Update: APS provided their system load data and confirmed they're using CAISO regional transmission peaks instead of local APS distribution system peaks for coincident demand billing. This appears to contradict their Schedule E-32 tariff language which specifies "APS system peak demand." I've drafted a formal billing dispute citing the tariff language and requesting recalculation using actual APS local system peaks. The potential refund could be substantial given the timing differences we've identified.
Excellent work Sarah! This is exactly the kind of detailed tariff analysis that saves clients serious money. Black Hills Energy up here had a similar tariff interpretation issue where "system peak" was being applied incorrectly. The regulatory commission ultimately ruled in favor of the customer interpretation and required the utility to use local system data instead of regional transmission data. Document everything and be prepared to escalate to the Arizona Corporation Commission if APS won't voluntarily correct their methodology.
This case highlights why interval data analysis is so critical for large demand customers. The difference between regional transmission peaks and local distribution peaks can be enormous - both in timing and financial impact. Dominion Energy had to revise their coincident demand methodology for several large industrial customers after we proved their billing system was using the wrong peak identification criteria. Keep us posted on how APS responds to your dispute.
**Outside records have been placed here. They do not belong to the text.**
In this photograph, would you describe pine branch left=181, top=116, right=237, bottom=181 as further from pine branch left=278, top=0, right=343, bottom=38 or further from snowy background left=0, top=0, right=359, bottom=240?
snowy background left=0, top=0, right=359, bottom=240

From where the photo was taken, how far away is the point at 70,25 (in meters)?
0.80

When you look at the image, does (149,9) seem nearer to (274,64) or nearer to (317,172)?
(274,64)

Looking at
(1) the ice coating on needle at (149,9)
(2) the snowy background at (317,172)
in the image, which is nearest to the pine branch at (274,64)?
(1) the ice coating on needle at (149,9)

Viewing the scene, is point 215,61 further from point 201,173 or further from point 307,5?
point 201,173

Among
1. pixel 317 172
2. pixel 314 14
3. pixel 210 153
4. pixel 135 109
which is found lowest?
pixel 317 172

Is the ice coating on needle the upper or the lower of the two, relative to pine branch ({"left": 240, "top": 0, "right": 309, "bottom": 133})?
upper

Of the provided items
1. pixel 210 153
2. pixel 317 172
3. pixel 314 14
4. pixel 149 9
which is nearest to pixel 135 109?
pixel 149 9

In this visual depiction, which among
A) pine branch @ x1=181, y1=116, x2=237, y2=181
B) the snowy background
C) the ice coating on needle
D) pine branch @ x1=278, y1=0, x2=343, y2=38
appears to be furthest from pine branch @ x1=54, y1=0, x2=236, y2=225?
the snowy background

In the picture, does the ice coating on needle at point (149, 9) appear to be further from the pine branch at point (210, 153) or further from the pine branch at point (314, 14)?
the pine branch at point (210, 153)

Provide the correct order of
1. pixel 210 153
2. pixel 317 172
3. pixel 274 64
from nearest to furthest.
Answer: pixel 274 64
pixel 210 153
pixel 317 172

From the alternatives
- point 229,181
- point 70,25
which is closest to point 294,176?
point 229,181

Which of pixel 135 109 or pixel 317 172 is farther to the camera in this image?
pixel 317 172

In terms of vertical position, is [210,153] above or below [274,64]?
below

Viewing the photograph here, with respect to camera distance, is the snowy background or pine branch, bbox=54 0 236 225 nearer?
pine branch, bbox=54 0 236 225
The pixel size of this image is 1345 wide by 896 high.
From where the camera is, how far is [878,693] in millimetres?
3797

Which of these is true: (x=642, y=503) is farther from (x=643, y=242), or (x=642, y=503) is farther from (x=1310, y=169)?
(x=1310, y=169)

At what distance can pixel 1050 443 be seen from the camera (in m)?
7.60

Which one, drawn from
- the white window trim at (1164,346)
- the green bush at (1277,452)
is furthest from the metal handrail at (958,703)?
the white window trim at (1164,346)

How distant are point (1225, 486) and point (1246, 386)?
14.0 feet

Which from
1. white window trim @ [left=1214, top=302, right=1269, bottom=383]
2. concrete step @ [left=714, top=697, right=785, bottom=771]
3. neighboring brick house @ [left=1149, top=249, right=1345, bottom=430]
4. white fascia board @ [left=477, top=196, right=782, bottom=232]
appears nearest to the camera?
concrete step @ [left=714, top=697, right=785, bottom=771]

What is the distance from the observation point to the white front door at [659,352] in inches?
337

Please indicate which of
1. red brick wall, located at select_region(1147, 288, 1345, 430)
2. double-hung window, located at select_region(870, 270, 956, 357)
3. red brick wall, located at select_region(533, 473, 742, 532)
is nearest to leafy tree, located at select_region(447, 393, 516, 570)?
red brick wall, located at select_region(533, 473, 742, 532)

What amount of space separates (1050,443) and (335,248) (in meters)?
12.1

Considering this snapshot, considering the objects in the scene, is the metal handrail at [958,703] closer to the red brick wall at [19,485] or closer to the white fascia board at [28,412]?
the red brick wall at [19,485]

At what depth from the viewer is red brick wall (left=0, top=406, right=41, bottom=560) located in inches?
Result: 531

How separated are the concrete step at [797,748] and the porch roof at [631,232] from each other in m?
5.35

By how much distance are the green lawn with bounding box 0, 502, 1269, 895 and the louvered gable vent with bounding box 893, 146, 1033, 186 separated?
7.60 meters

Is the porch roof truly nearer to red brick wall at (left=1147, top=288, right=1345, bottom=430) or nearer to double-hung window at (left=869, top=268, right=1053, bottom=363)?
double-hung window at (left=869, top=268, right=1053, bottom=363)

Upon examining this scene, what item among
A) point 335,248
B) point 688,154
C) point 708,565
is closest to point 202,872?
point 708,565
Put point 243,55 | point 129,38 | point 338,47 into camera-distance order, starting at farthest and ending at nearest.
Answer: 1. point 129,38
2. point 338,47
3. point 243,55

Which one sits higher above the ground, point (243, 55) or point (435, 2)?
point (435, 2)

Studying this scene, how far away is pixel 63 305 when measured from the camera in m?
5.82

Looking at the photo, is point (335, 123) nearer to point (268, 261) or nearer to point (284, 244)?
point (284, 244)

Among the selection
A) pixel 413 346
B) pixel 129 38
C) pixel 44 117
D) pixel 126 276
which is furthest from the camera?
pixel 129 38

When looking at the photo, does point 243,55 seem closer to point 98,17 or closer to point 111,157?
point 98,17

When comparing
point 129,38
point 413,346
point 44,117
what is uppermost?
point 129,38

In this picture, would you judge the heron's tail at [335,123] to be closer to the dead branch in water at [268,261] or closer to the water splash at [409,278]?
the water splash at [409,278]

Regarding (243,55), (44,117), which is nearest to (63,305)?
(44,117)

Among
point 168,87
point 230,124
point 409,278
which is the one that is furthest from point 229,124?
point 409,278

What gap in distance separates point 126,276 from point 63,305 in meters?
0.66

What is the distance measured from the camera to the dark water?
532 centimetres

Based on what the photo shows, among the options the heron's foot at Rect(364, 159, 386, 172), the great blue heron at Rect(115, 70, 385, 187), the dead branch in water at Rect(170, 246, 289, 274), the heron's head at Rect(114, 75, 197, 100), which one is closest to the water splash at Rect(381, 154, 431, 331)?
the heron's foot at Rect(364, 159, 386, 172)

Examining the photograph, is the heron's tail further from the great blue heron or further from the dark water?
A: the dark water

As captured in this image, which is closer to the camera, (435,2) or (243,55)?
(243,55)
Sarah, this is an outstanding example of how detailed interval data analysis can uncover major billing errors. The $847,000 annual impact makes this worth fighting all the way to the commission if necessary. Here in Memphis, we've seen similar cases where utilities misinterpret their own tariff language around coincident demand calculations. The key is proving that their billing methodology doesn't match the tariff requirements. APS should voluntarily correct this once they realize the tariff compliance issue, but be prepared for a long fight if they dig in their heels.